Grace pointed to her own straight face. “See this? Uninterested.” She turned her finger to point at Riley’s face. “And that? That is avoiding.”

“Steven Moore was a turd,” Riley said with a shrug. “What more is there to talk about?”

Sam. We could talk about Sam. You could help me figure out how to stop thinking about him.

“I thought you liked this Steven,” Grace said.

“I did. I totally did.” Sort of. “Right up to the point that he brought out the handcuffs before we even made it back to my place.”

Grace and Jake both had the good sense to wince.

“Right?” Riley said with a disgusted shake of her head. “I should have known when the first kiss was lame.”

“I thought you said the kiss was decent,” Grace said.

“Well, that’s every guy’s dream,” Jake said. “To be decent.”

Riley pointed at him. “See? Jake gets it. Decent was my way of saying he didn’t have halitosis, but neither did he exactly rock my world.”

“Do I rock your world?” Jake said, sliding an arm around Grace’s back and pulling her close.

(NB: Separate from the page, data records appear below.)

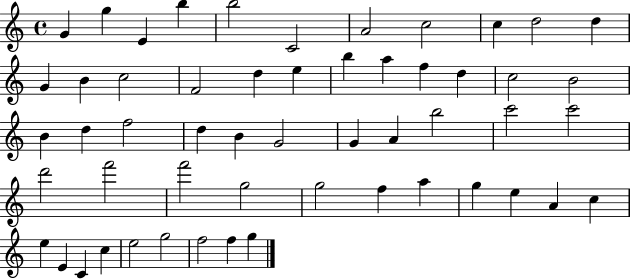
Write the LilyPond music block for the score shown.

{
  \clef treble
  \time 4/4
  \defaultTimeSignature
  \key c \major
  g'4 g''4 e'4 b''4 | b''2 c'2 | a'2 c''2 | c''4 d''2 d''4 | \break g'4 b'4 c''2 | f'2 d''4 e''4 | b''4 a''4 f''4 d''4 | c''2 b'2 | \break b'4 d''4 f''2 | d''4 b'4 g'2 | g'4 a'4 b''2 | c'''2 c'''2 | \break d'''2 f'''2 | f'''2 g''2 | g''2 f''4 a''4 | g''4 e''4 a'4 c''4 | \break e''4 e'4 c'4 c''4 | e''2 g''2 | f''2 f''4 g''4 | \bar "|."
}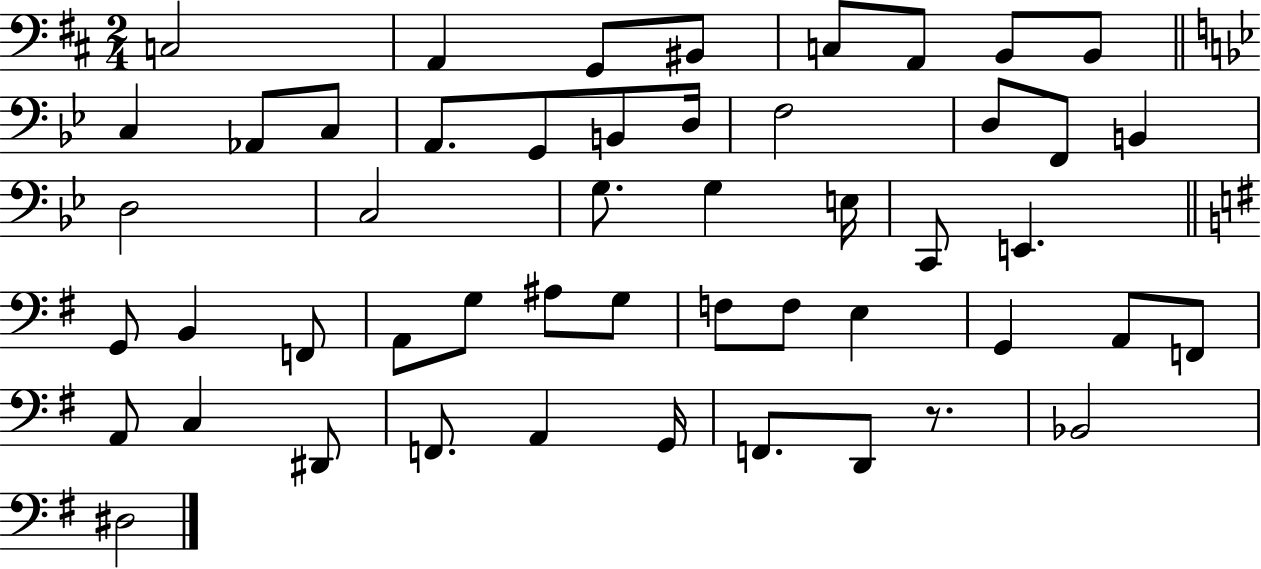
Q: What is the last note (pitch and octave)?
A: D#3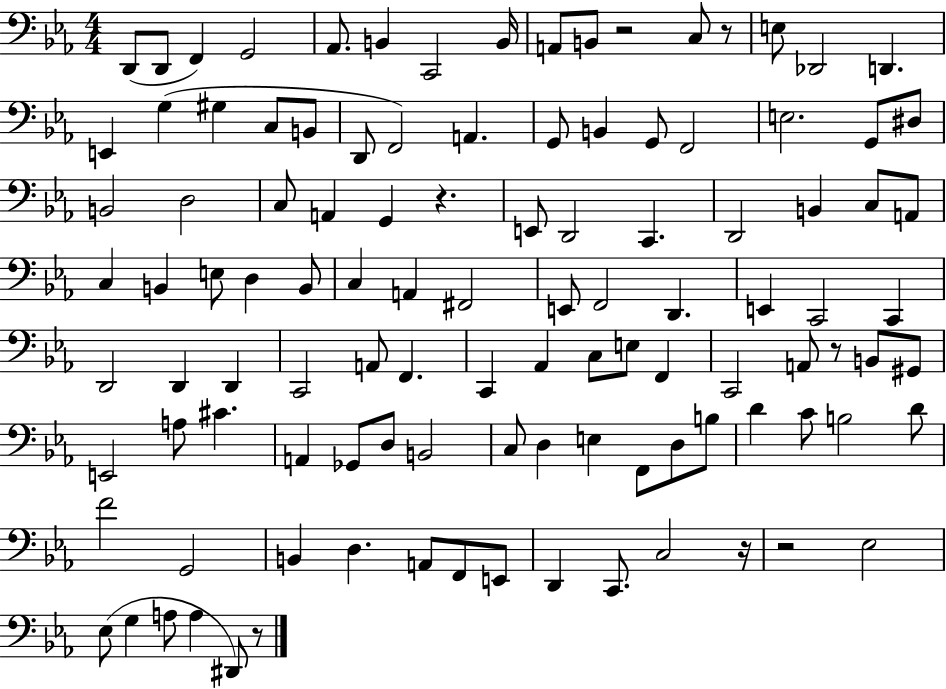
{
  \clef bass
  \numericTimeSignature
  \time 4/4
  \key ees \major
  d,8( d,8 f,4) g,2 | aes,8. b,4 c,2 b,16 | a,8 b,8 r2 c8 r8 | e8 des,2 d,4. | \break e,4 g4( gis4 c8 b,8 | d,8 f,2) a,4. | g,8 b,4 g,8 f,2 | e2. g,8 dis8 | \break b,2 d2 | c8 a,4 g,4 r4. | e,8 d,2 c,4. | d,2 b,4 c8 a,8 | \break c4 b,4 e8 d4 b,8 | c4 a,4 fis,2 | e,8 f,2 d,4. | e,4 c,2 c,4 | \break d,2 d,4 d,4 | c,2 a,8 f,4. | c,4 aes,4 c8 e8 f,4 | c,2 a,8 r8 b,8 gis,8 | \break e,2 a8 cis'4. | a,4 ges,8 d8 b,2 | c8 d4 e4 f,8 d8 b8 | d'4 c'8 b2 d'8 | \break f'2 g,2 | b,4 d4. a,8 f,8 e,8 | d,4 c,8. c2 r16 | r2 ees2 | \break ees8( g4 a8 a4 dis,8) r8 | \bar "|."
}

Riley averted her eyes as they exchanged one of those soft, dreamy kisses that seemed so natural for them but were utterly foreign to her. Riley had mistakenly thought that Julie Greene and Mitchell Forbes—Stiletto’s other power couple—were some sort of gross anomaly of in-loveness, but Grace and Jake were giving them a run for their money on the totally smitten scale.

“I’m going to go find the crab cakes,” Riley muttered.

“I’d tell you not to eat too many, but your body literally repels fat,” Grace said, never tearing her gaze away from Jake’s.

Riley ignored her, her eyes scanning for the white shirts of the serving staff. Yeah, so she had a great metabolism. She liked to think it was the universe’s way of evening the score for depriving her of sex.